▶ [What is expected]
Please copy each line of the data that includes the string "burst".

┌─ The data

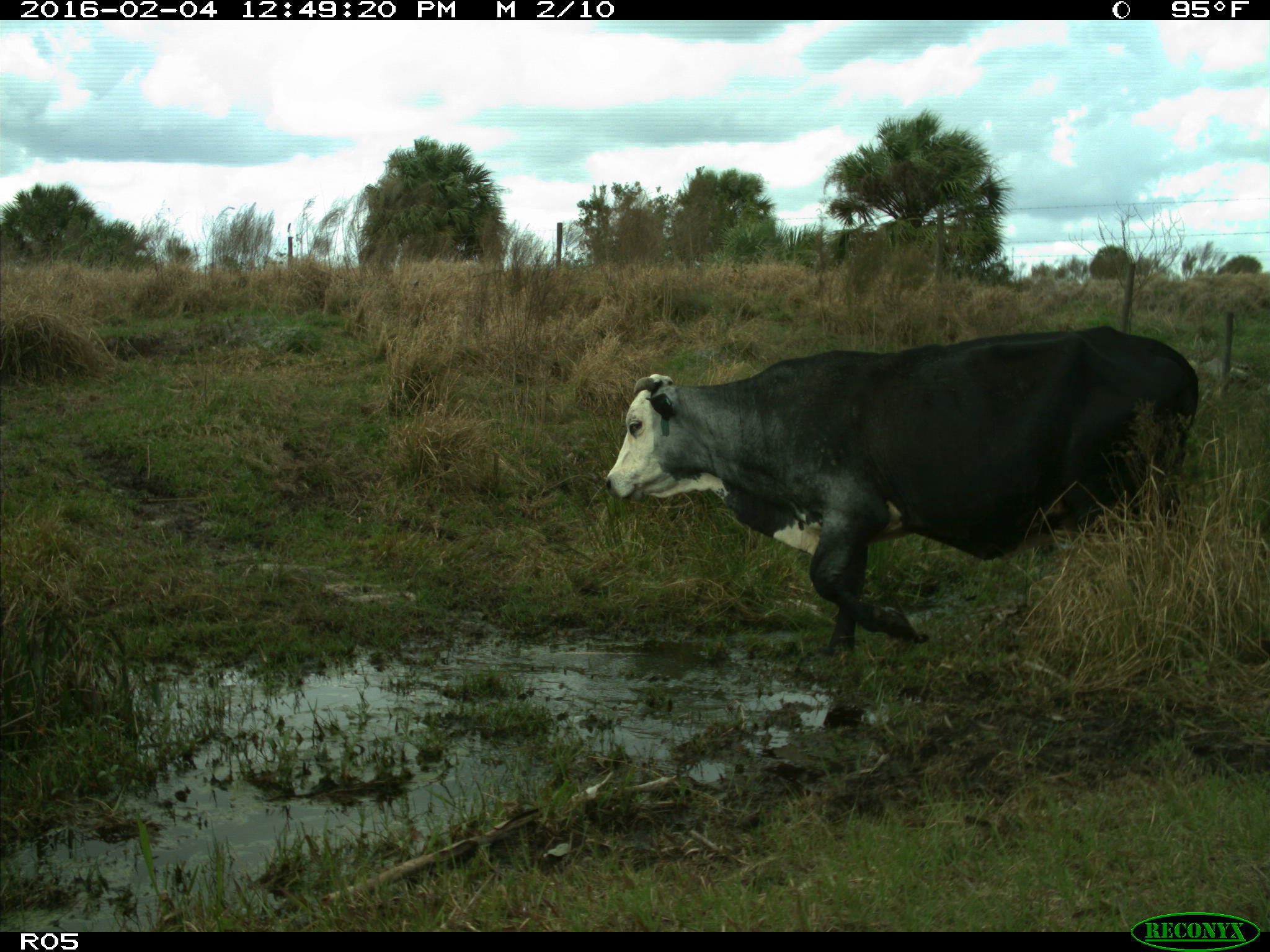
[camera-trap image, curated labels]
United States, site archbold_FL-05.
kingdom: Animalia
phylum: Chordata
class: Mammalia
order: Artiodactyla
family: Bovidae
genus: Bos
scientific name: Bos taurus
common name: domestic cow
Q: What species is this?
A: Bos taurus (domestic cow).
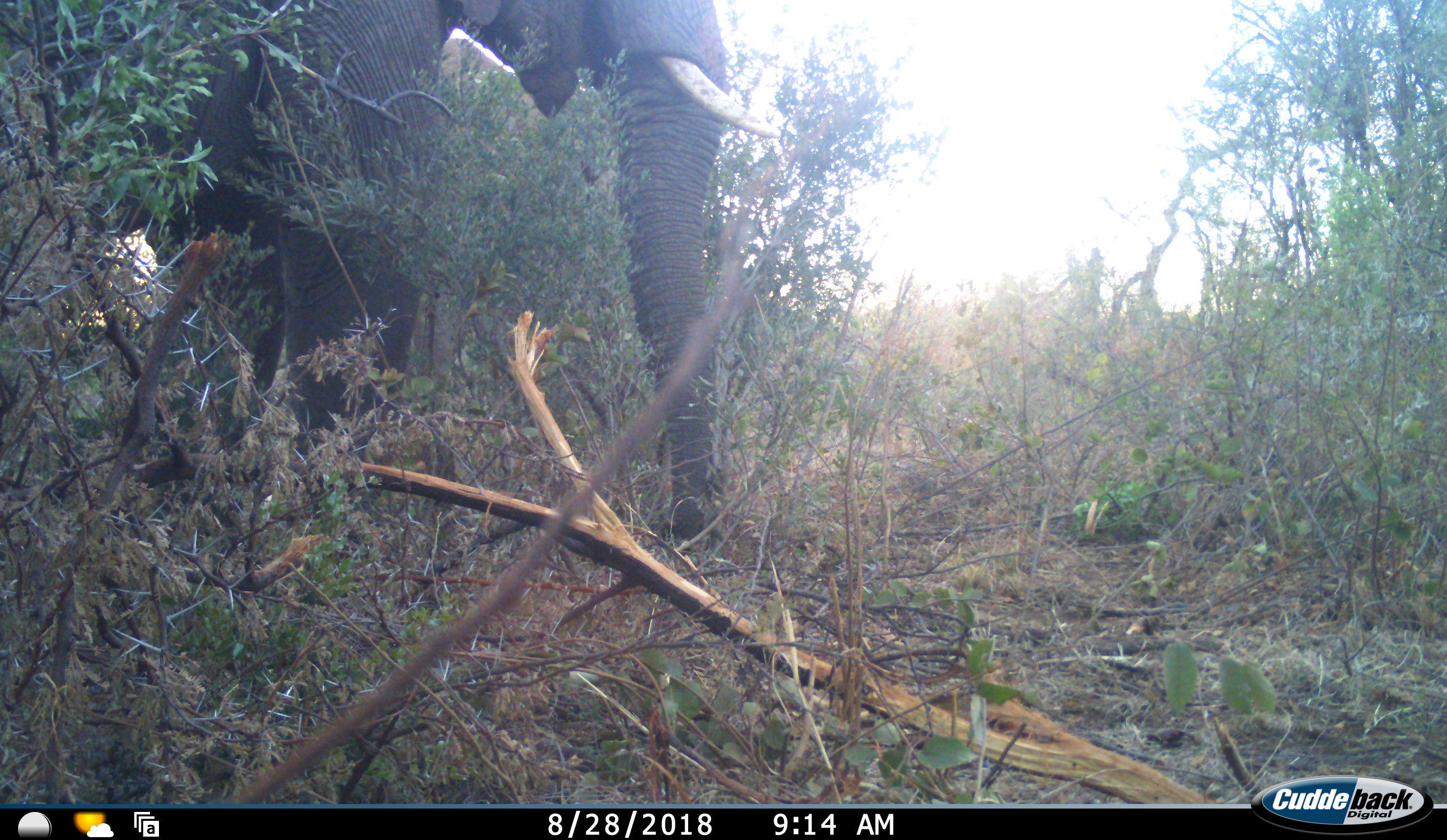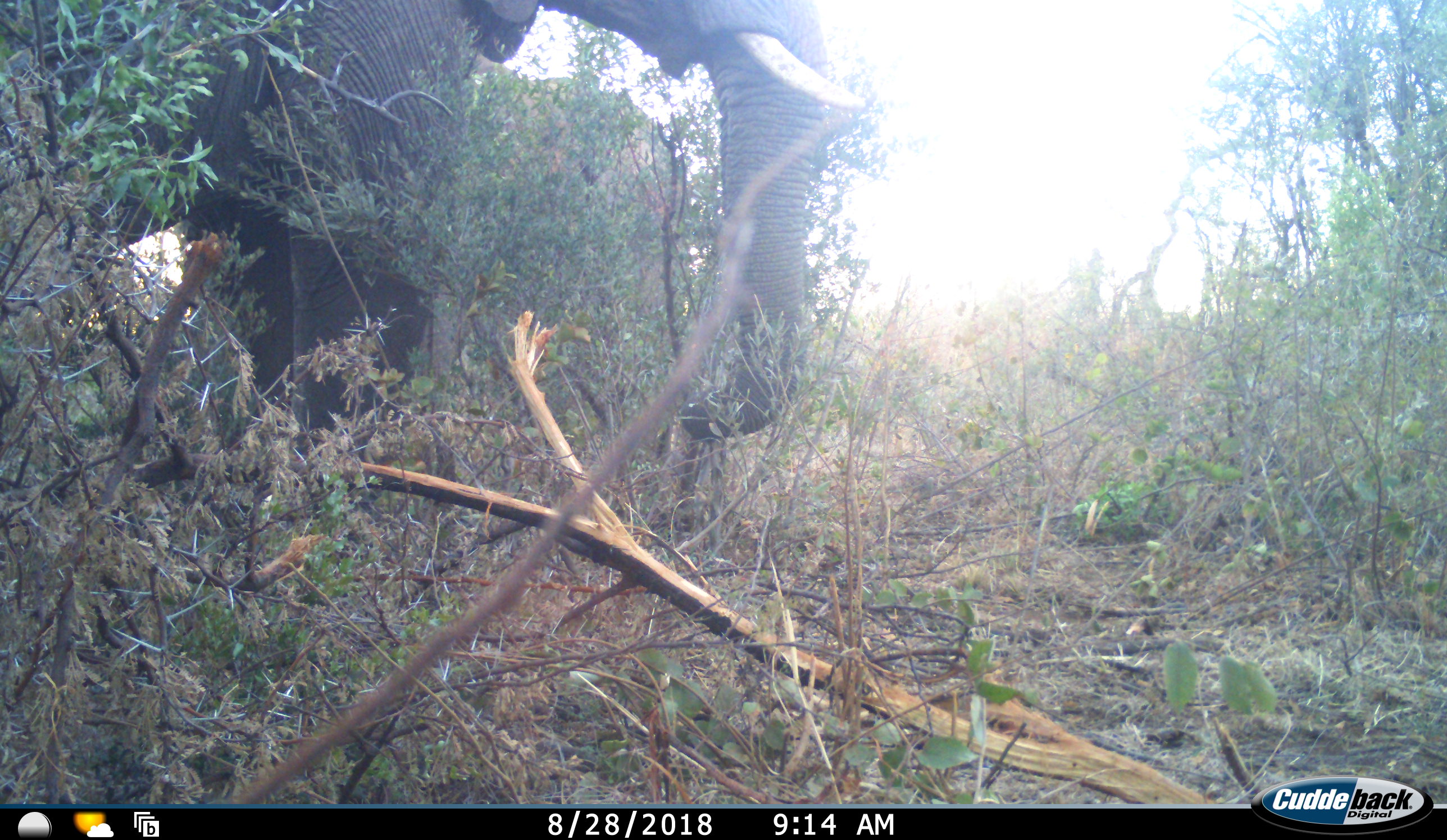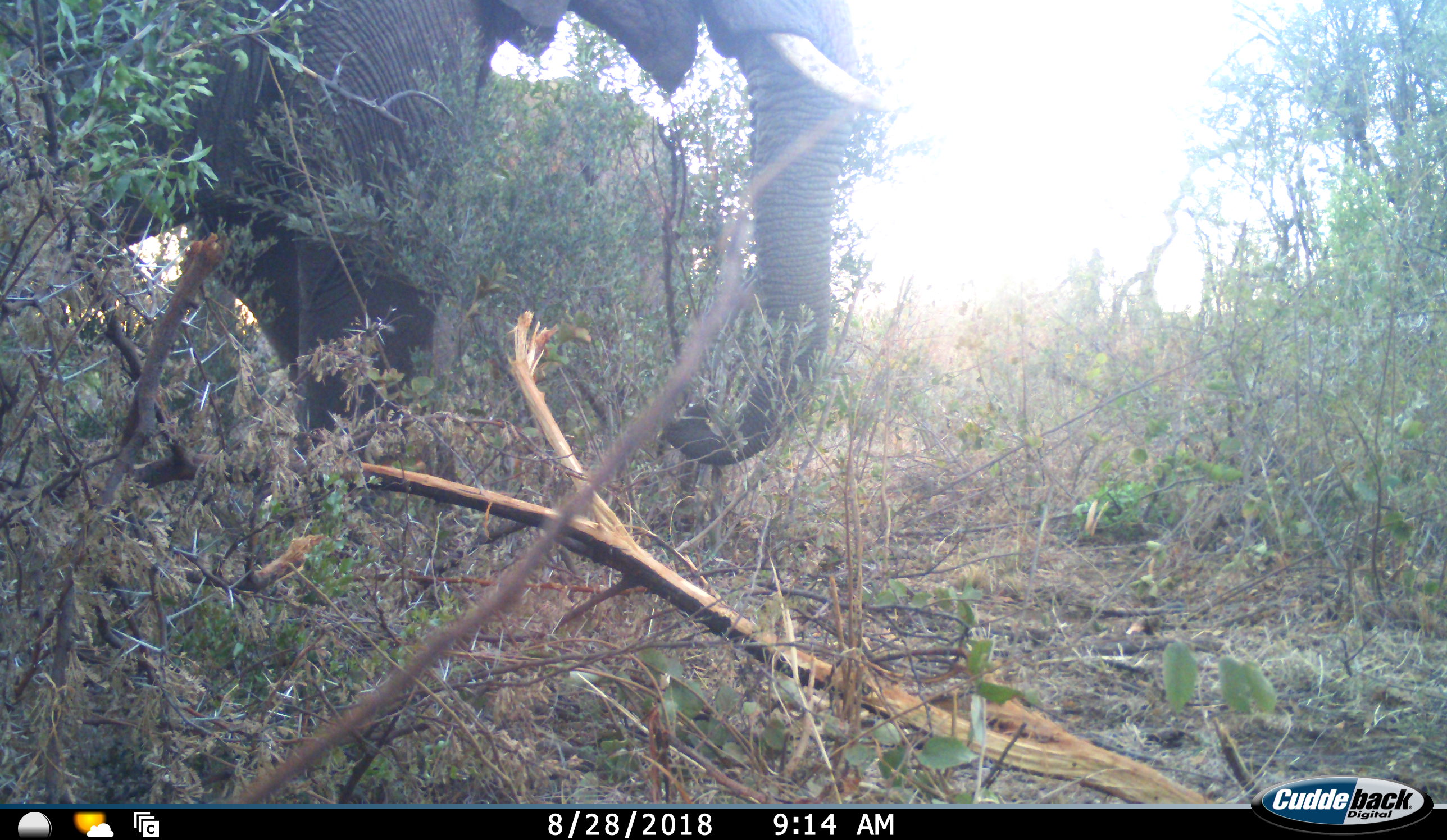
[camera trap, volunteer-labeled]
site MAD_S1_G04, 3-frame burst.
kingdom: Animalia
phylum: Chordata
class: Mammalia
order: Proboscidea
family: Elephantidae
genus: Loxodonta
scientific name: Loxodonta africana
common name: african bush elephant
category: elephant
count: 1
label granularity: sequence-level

└─
┌─ The data

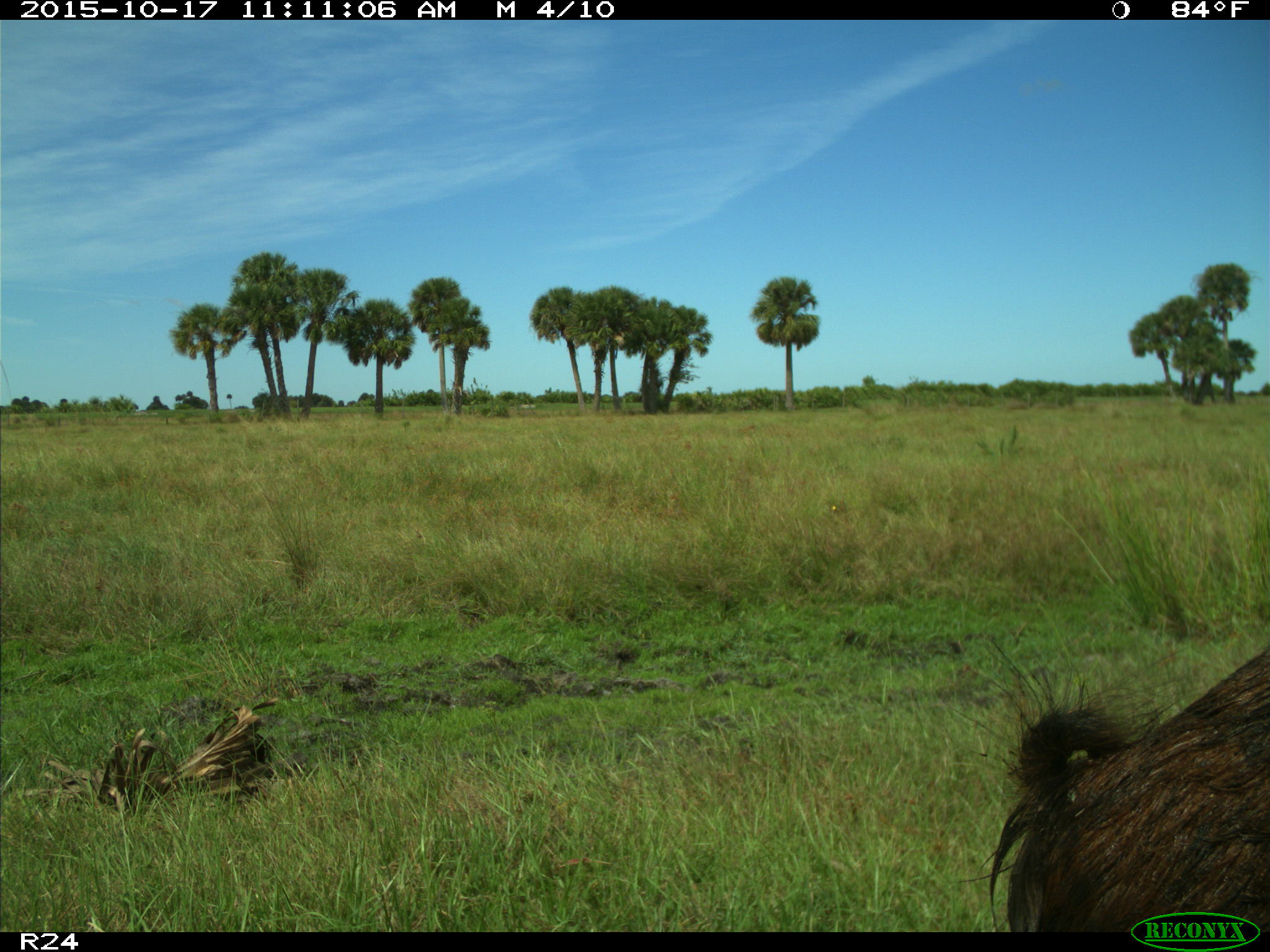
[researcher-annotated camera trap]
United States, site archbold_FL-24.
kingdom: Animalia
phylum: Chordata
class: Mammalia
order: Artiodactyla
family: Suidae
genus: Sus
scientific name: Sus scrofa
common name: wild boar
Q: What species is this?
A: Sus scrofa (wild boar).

└─
┌─ The data

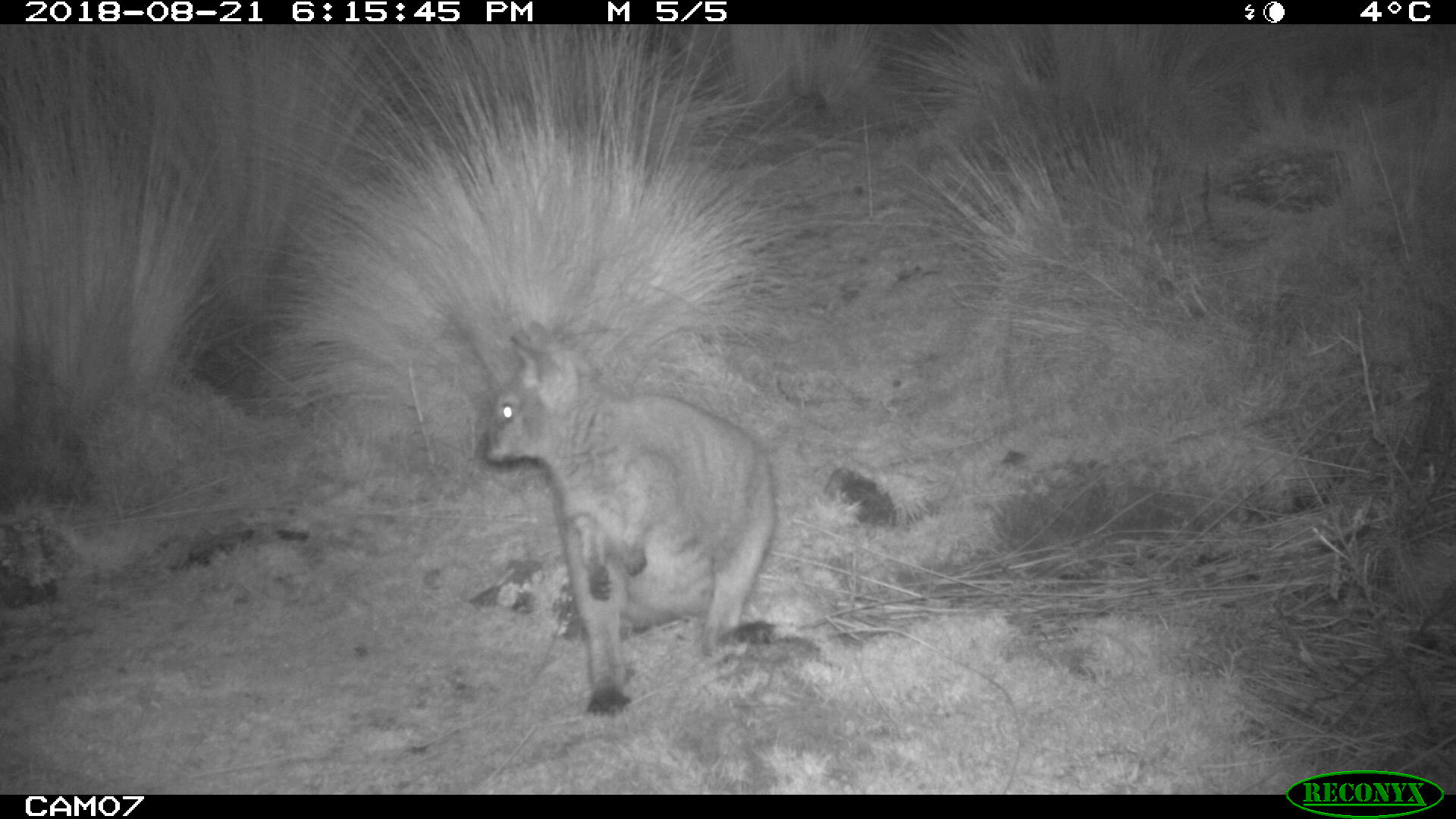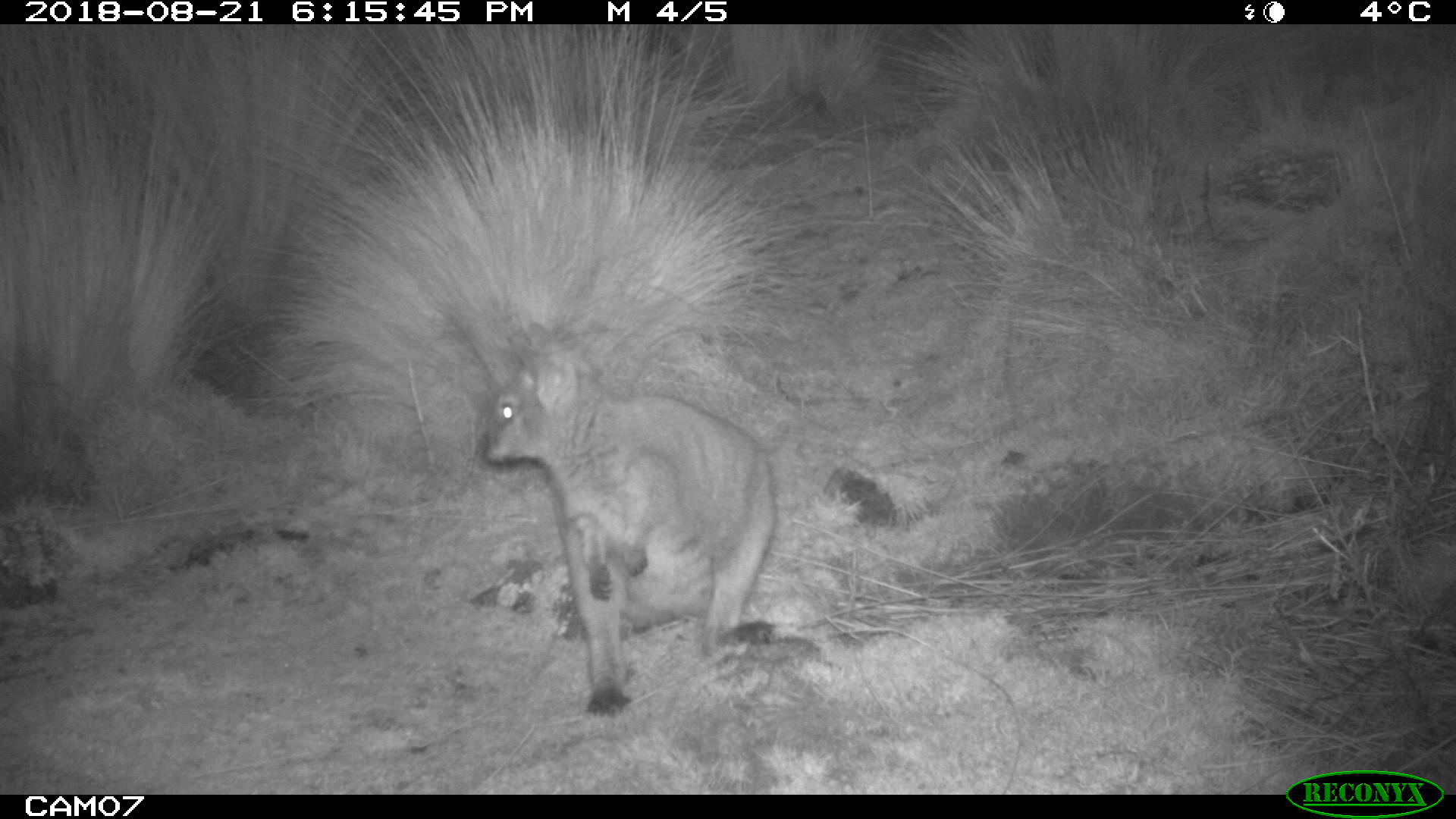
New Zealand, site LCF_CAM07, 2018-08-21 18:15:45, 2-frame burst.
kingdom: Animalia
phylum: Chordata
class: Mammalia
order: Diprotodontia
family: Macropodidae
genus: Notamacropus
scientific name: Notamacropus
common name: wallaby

└─

▶ [Solution to the exercise]
site MAD_S1_G04, 3-frame burst.
New Zealand, site LCF_CAM07, 2018-08-21 18:15:45, 2-frame burst.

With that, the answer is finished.